Troopers Begin Road Checks
State Troopers Begin Three-Day International Road Check
Truck drivers who travel in northern New York State can expect to be pulled for more inspections this week.
State troopers are participating in the annual international road check. The three day program began yesterday and runs through tomorrow.
Police agencies will step up inspections along the borders with Canada and Mexico.
Checkpoints will be set up in St. Lawrence, Franklin, and Clinton counties.
The inspections are for commercial vehicles only.
New Legislation Means Tighter Control of Online Prescriptions
State officials have announced a deal on legislation to establish tighter online oversight of prescription drugs to help curb drug abuse.
The I-Stop plan would make New York one of the first states to establish mandatory online reporting of prescriptions in real time when filled by a pharmacist.
State leaders are trying to finalize a bill by the end of the year, and have the database up and running by next year.
Popolizio Arrested on Fraud Charges
The Otsego County sheriff’s office has arrested a man accused of fraud and larceny involving his pet and livestock business. Michael Popolizio, 66, of Schenectady owns South Side Dogs and South Side Farms in Worchester.
He was arrested following an investigation of a complaint by a Virginia woman who made a down payment of $2,100 for livestock which she never received nor received a refund.
Other claims total over $26,000 over five years in five states.
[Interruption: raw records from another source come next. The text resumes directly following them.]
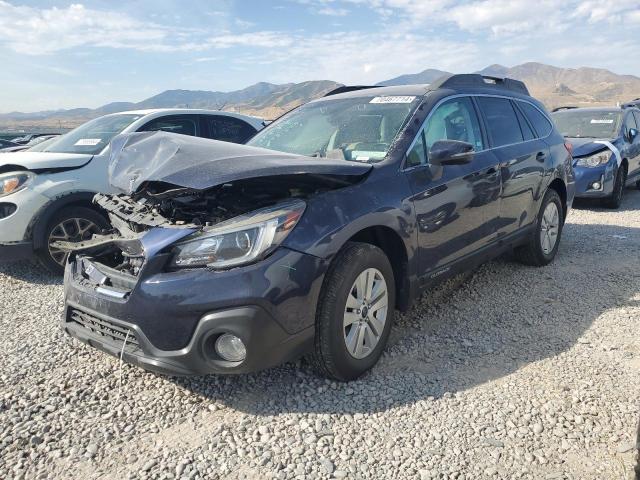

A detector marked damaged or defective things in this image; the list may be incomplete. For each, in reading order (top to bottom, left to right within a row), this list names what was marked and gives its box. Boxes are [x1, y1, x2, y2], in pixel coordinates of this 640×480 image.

crumpled hood [568, 136, 616, 158]
crumpled hood [0, 152, 93, 172]
crumpled hood [107, 130, 372, 194]
broken headlight [576, 154, 608, 171]
broken headlight [0, 172, 33, 198]
damaged front end [58, 131, 376, 284]
broken headlight [170, 200, 304, 270]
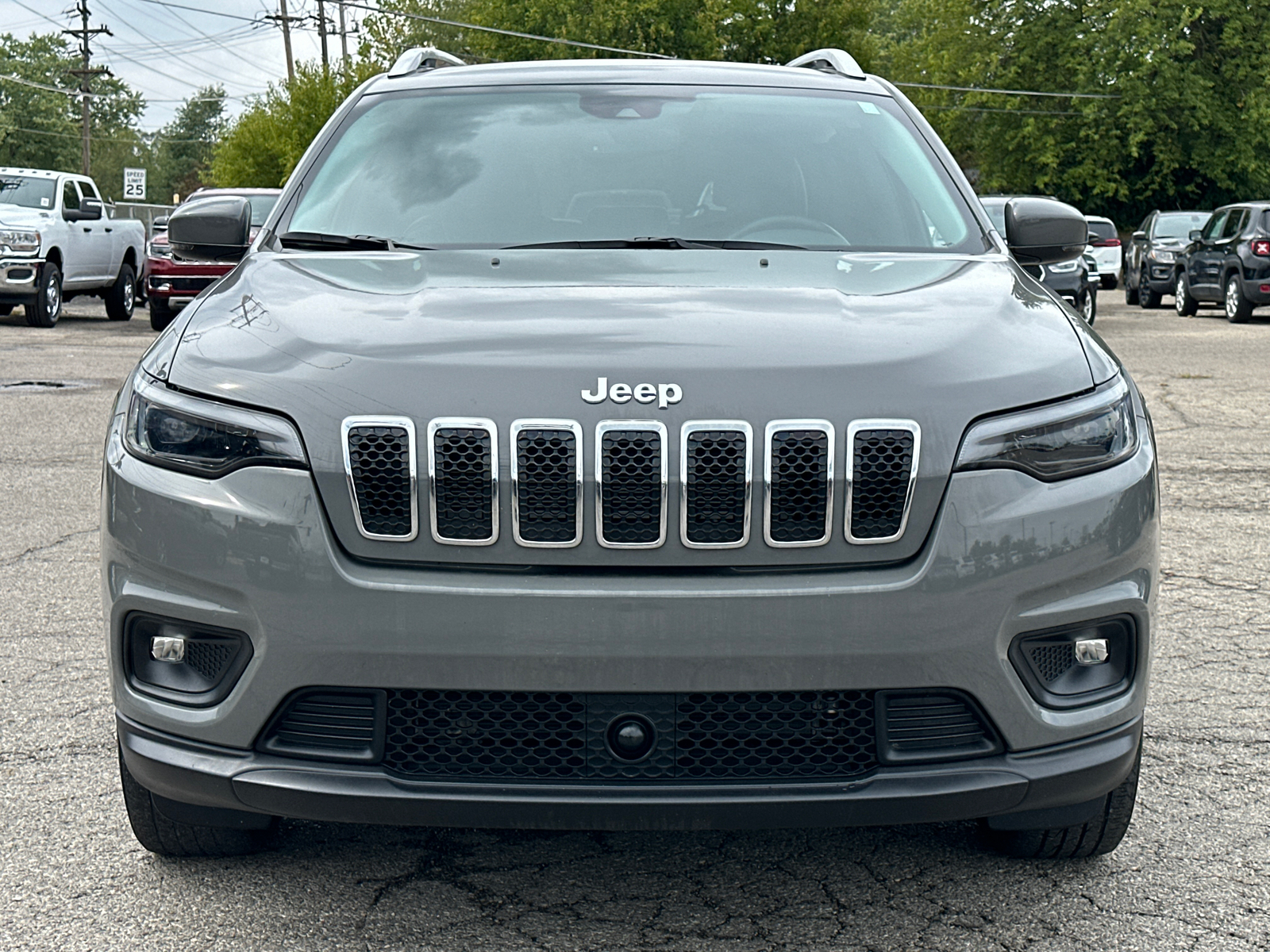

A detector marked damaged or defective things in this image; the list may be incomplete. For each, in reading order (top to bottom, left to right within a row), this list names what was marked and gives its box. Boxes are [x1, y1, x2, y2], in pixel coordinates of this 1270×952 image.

cracked pavement [0, 294, 1264, 949]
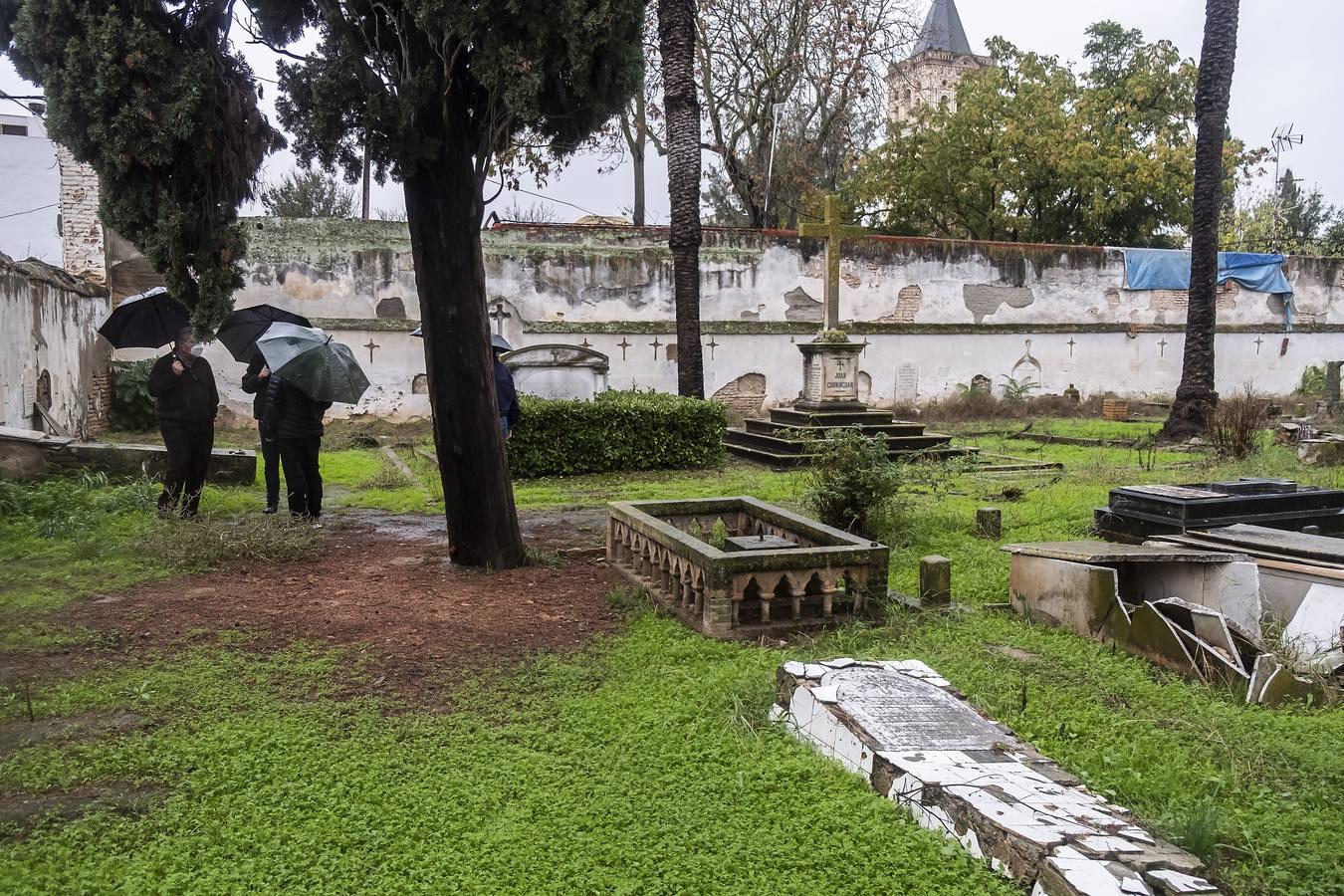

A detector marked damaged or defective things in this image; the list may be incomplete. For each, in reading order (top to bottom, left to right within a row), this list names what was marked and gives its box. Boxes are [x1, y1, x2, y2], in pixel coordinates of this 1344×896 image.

peeling plaster wall [1, 252, 112, 435]
peeling plaster wall [99, 217, 1344, 416]
broken tomb slab [774, 663, 1226, 891]
broken marble panel [774, 663, 1226, 891]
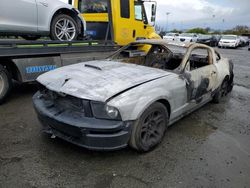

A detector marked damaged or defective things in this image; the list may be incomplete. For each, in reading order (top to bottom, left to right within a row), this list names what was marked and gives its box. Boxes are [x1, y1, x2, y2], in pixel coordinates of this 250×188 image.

charred car hood [36, 60, 172, 102]
burned ford mustang [32, 39, 233, 151]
Regional Job Fairs Look to Fill 10,000 Openings
New York’s Labor Department hopes a series of job fairs will help fill an estimated 10,000 job openings this summer.
The fairs start tomorrow and run through June 22, when a fair will be held in Binghamton at Broome Community College from 10 a.m. to 3 p.m.
The events begin in Syracuse tomorrow at the Burnett Park Zoo from 12:30 p.m. to 4pm.
The others are held in the New York City, Buffalo, and Rochester areas.
The fairs are expected to attract about 375 employers looking for workers.
Finch Wants Tax Credits to Install New Smoke Detectors
Upstate Assemblyman Gary Finch has introduced legislation to provide tax credits for the installation of photo-electric smoke detectors.
The bill was drawn up after the March death of a 3-year-old girl and her godmother in a fire in Auburn.
Fire investigators say the blaze was a smoldering type without a lot of flame. The ionization type of detectors are not as sensitive to those kinds of fires, and had there been an optical type detector in the house, the two may not have died.
If passed, the bill would allow for a tax credit for the installation of a photo-electric detector.
Crouch Supports Apple Growers Act
Assemblyman Cliff Crouch joined his colleagues in the assembly and senate yesterday in supporting the Family Farmers and Apple Growers Relief Act.
The purpose of the act is to provide assistance to farmers and apple growers who lost significant amounts of their crops due to the extreme weather of 2012.
New York farmers suffered widespread damage and loss at the start of the growing season because of extreme frost. Estimates indicate that New York experienced one of the worst statewide crop losses ever.
Apples alone suffered a 50 percent loss. New York is the 2nd largest producer of apples in the nation with 694 family-owned apple farms employing 10,000 people and another 7,500 jobs that depend on apple crops.
The apple growers act will allow farmers to claim up to 35 percent of their lost crops for the year.
Seward Speaks Out Against Toll Hike
Following the New York State Thruway Authority’s plans to hike tolls 45 percent on commercial vehicles with three or more axles, state senator James Seward spoke out against the idea yesterday, saying that the hike will be costly for both truckers and consumers will ultimately pay the extra cost.
Small towns and villages located near the thruway can expect more traffic as truckers seek out alternate routes to avoid the toll hike, causing wear and tear on roads in rural areas.
Seward says that raising the cost of shipping for New York products sends the wrong message in a time when we are trying to grow New York businesses.